══ Provided entries
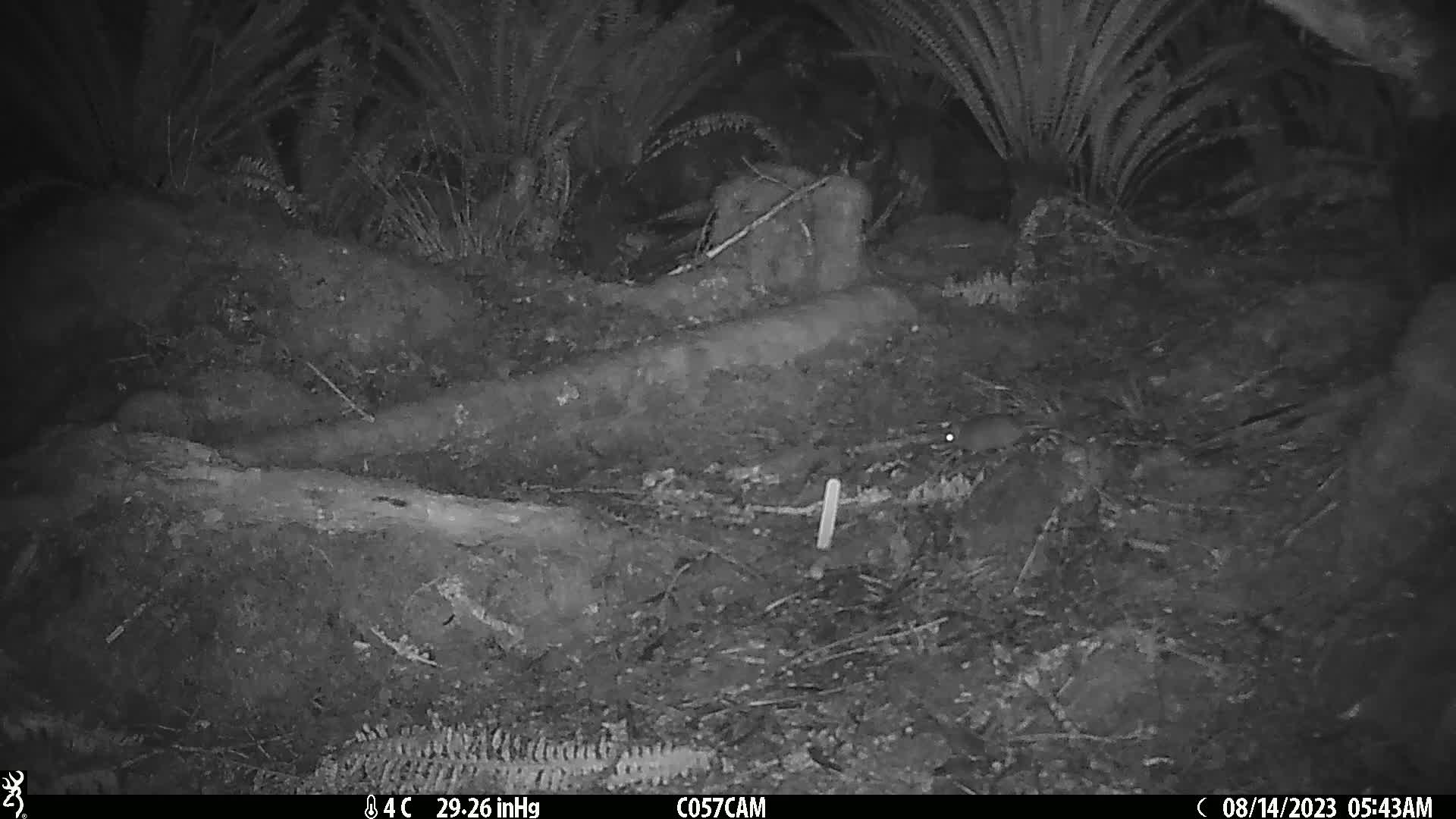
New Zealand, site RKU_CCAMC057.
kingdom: Animalia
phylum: Chordata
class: Mammalia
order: Rodentia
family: Muridae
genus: Rattus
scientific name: Rattus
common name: rat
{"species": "rat (Rattus)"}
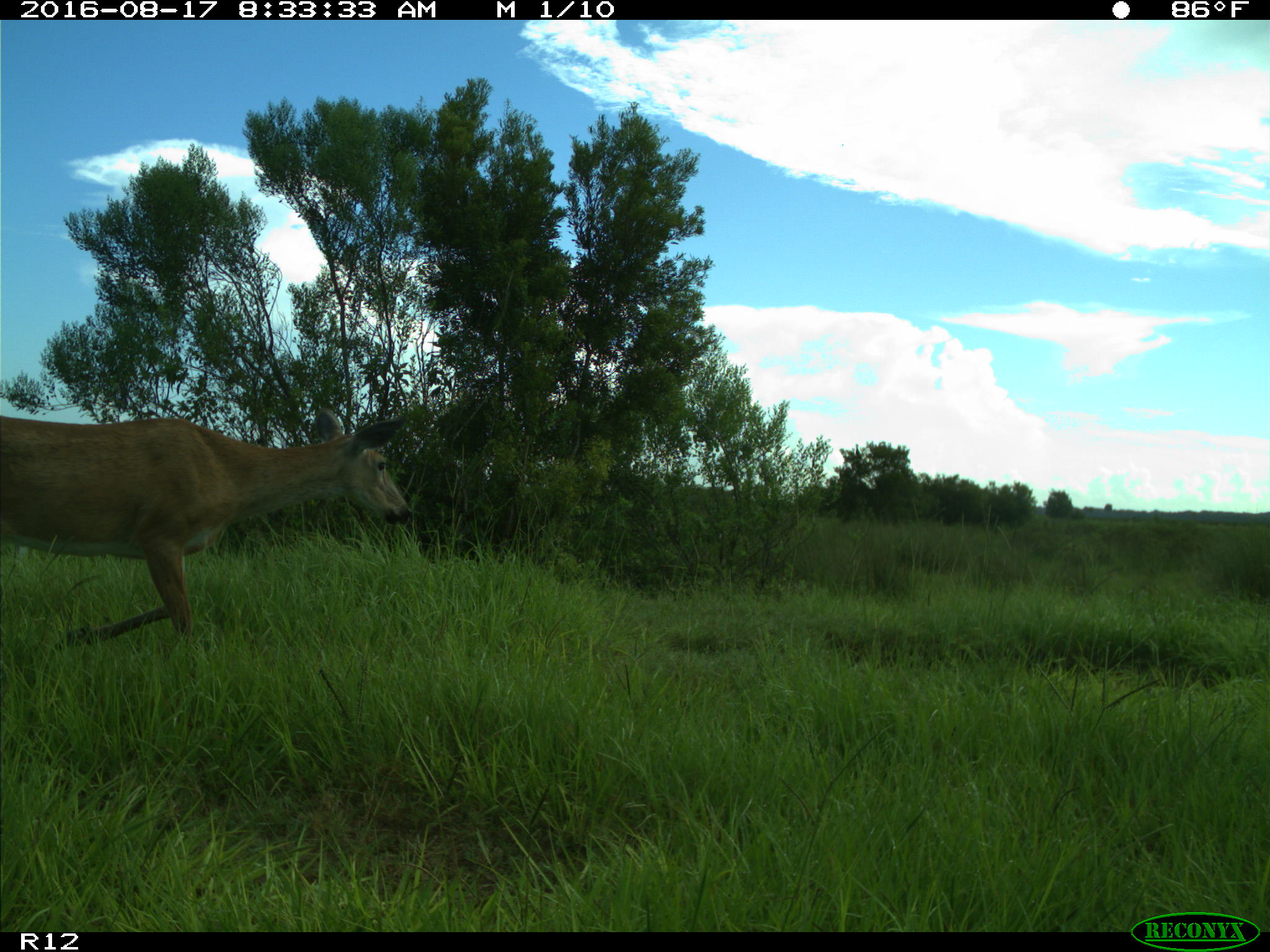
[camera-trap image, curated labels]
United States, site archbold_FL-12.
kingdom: Animalia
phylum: Chordata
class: Mammalia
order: Artiodactyla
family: Cervidae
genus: Odocoileus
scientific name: Odocoileus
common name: deer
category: unidentified deer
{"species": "unidentified deer (deer) (Odocoileus)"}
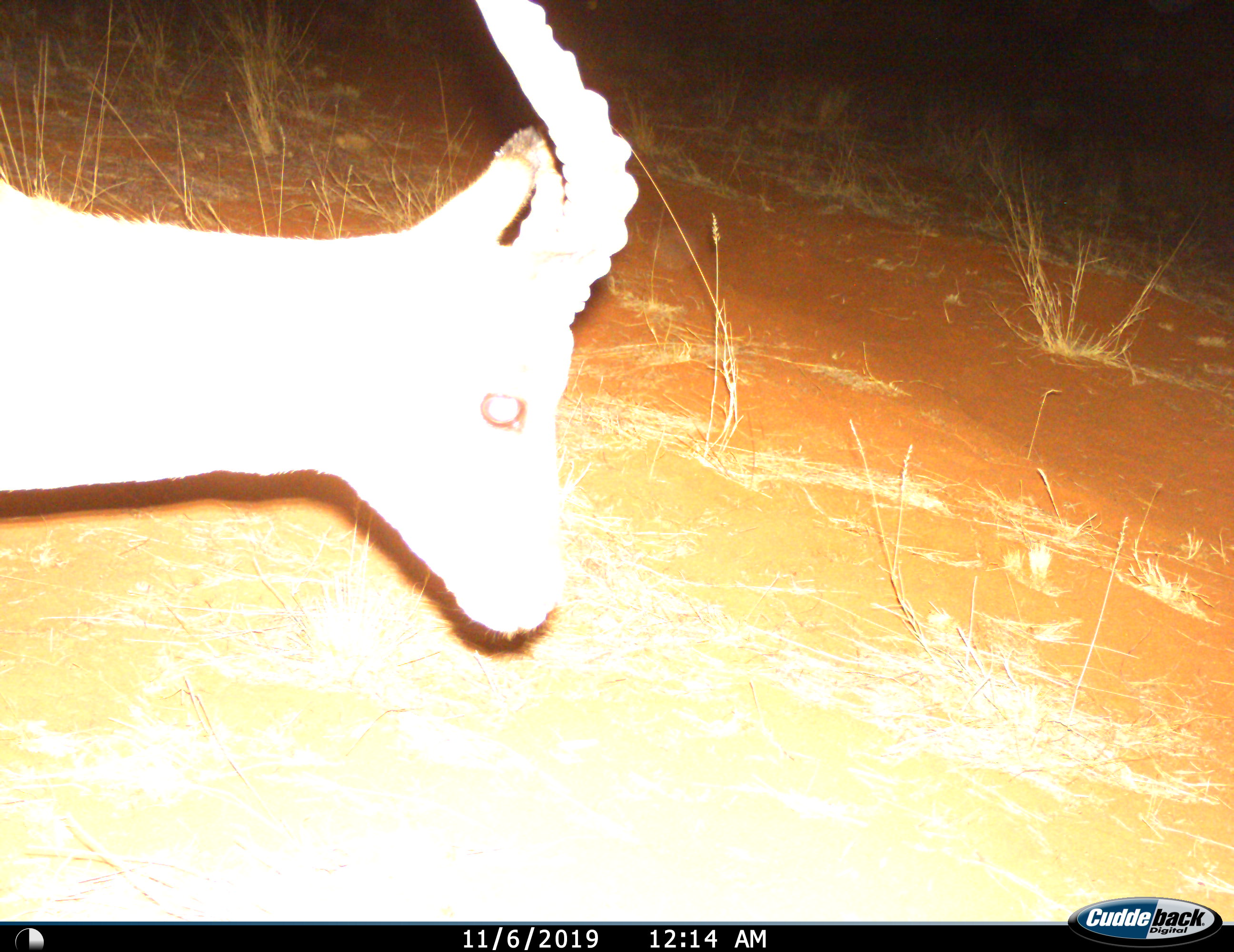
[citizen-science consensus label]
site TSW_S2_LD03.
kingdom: Animalia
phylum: Chordata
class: Mammalia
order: Artiodactyla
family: Bovidae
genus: Aepyceros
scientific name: Aepyceros melampus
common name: impala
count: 1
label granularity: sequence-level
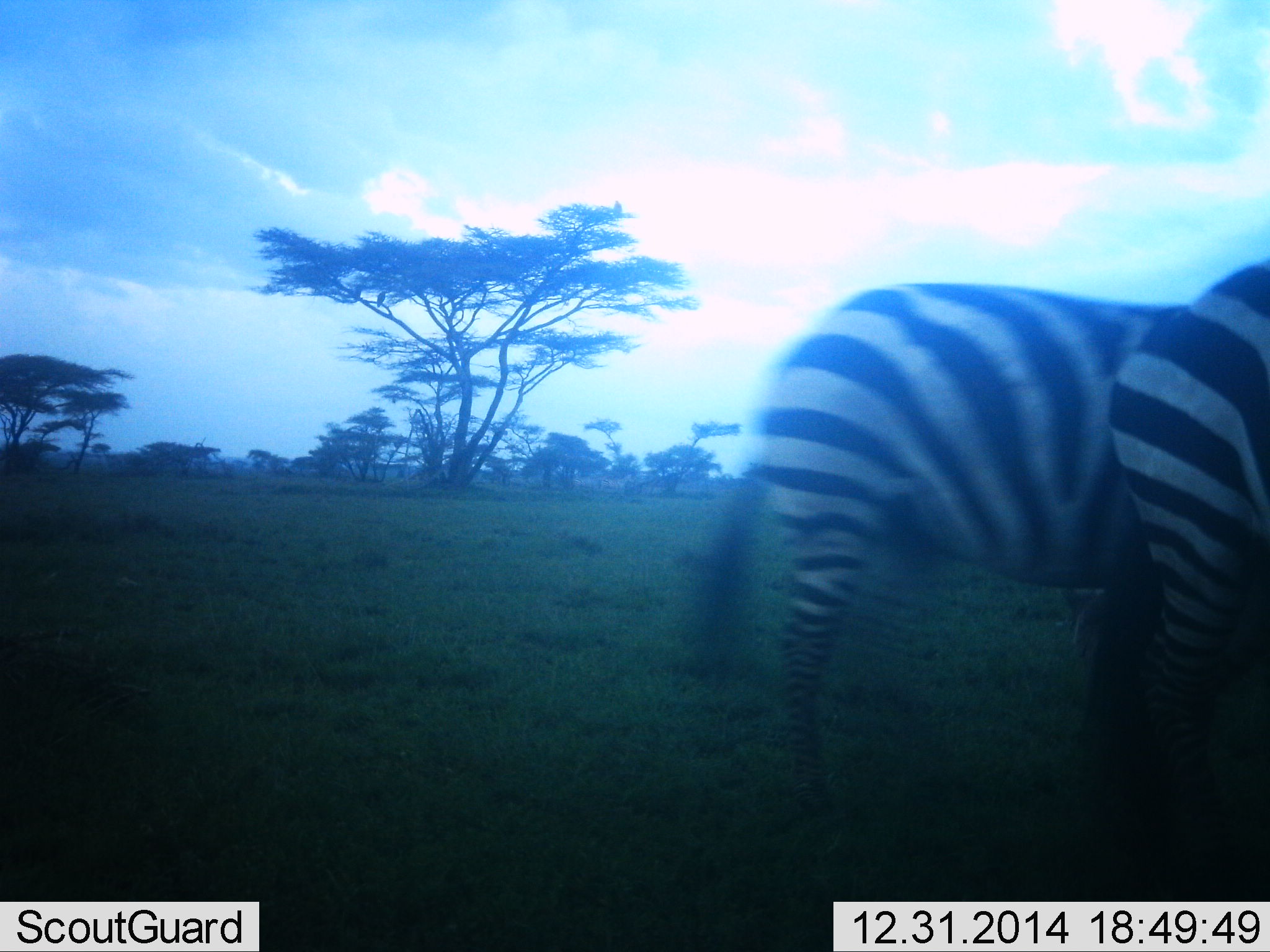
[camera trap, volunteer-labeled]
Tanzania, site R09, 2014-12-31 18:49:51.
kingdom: Animalia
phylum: Chordata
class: Mammalia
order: Perissodactyla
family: Equidae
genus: Equus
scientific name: Equus quagga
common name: plains zebra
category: zebra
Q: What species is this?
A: Zebra (plains zebra) (Equus quagga).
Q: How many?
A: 2.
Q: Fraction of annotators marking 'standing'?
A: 80%.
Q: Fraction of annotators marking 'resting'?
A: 0%.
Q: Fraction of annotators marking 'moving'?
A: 30%.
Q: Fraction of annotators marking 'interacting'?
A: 0%.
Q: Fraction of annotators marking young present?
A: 0%.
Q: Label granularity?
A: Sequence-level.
════
[Exercise]
Beginning at the line that holds "A: Zebra (plains zebra) (Equus quagga).", reproduce the lines exactly up to and including the final line of the entries.

[Solved exercise]
A: Zebra (plains zebra) (Equus quagga).
Q: How many?
A: 2.
Q: Fraction of annotators marking 'standing'?
A: 80%.
Q: Fraction of annotators marking 'resting'?
A: 0%.
Q: Fraction of annotators marking 'moving'?
A: 30%.
Q: Fraction of annotators marking 'interacting'?
A: 0%.
Q: Fraction of annotators marking young present?
A: 0%.
Q: Label granularity?
A: Sequence-level.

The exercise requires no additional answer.